## [TASK REQUIREMENTS]
Retype the data that follows line by line, exactly, and leave its pictures out.

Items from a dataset
═══
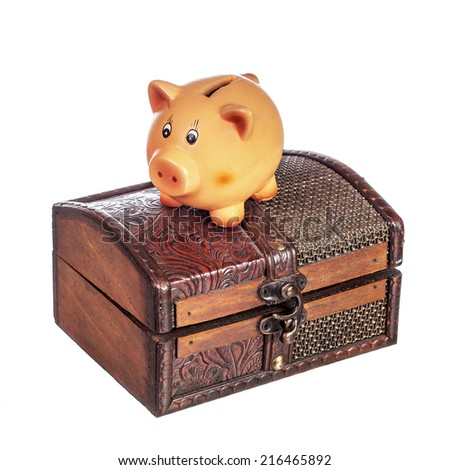 Piggy bank on top of a closed chest isolated on white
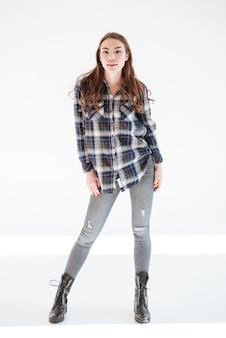 Comprimento total de mulher atraente em jeans e camisa xadrez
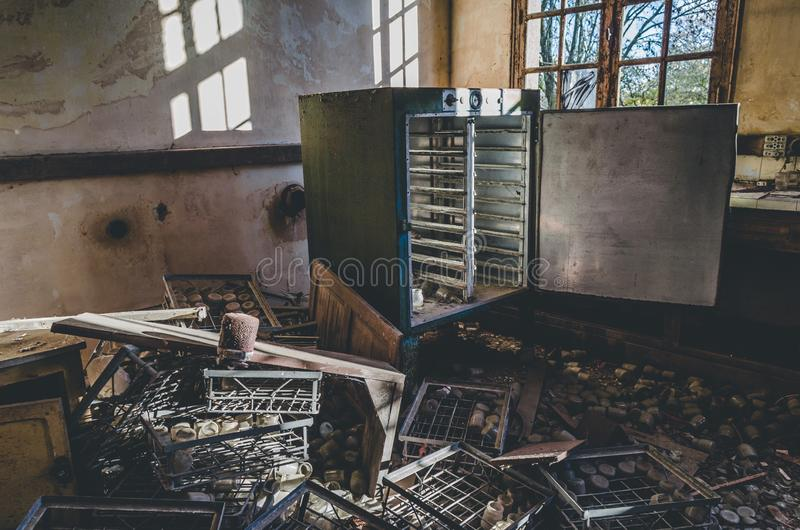 Pile of rusty metal and an opened weathered refrigerator in an abandoned facility royalty free stock photo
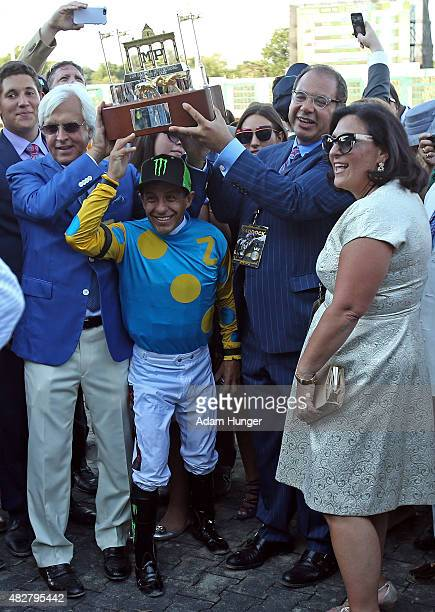 Jockey Victor Espinoza along with trainer Bob Baffert and owner of American Pharoah Ahmed Zayat along with his wife Joanne pose with the trophy after...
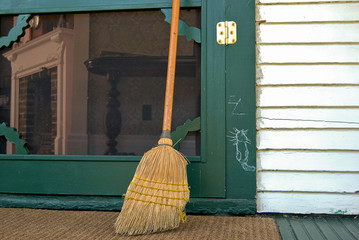 old broom with hobo sign on green door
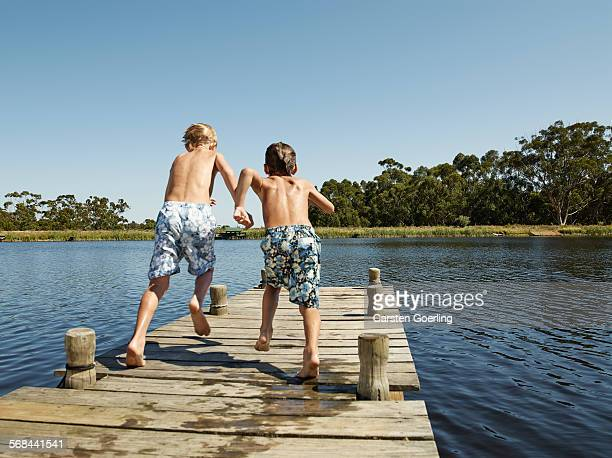 2 boys running on a jetty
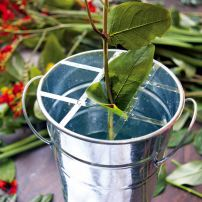 Transparent tape is used to make a supportive but inconspicuous grid to support flower stems and keep them in place.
═══
## [TASK ANSWER]
 Piggy bank on top of a closed chest isolated on white
 Comprimento total de mulher atraente em jeans e camisa xadrez
 Pile of rusty metal and an opened weathered refrigerator in an abandoned facility royalty free stock photo
 Jockey Victor Espinoza along with trainer Bob Baffert and owner of American Pharoah Ahmed Zayat along with his wife Joanne pose with the trophy after...
 old broom with hobo sign on green door
 2 boys running on a jetty
 Transparent tape is used to make a supportive but inconspicuous grid to support flower stems and keep them in place.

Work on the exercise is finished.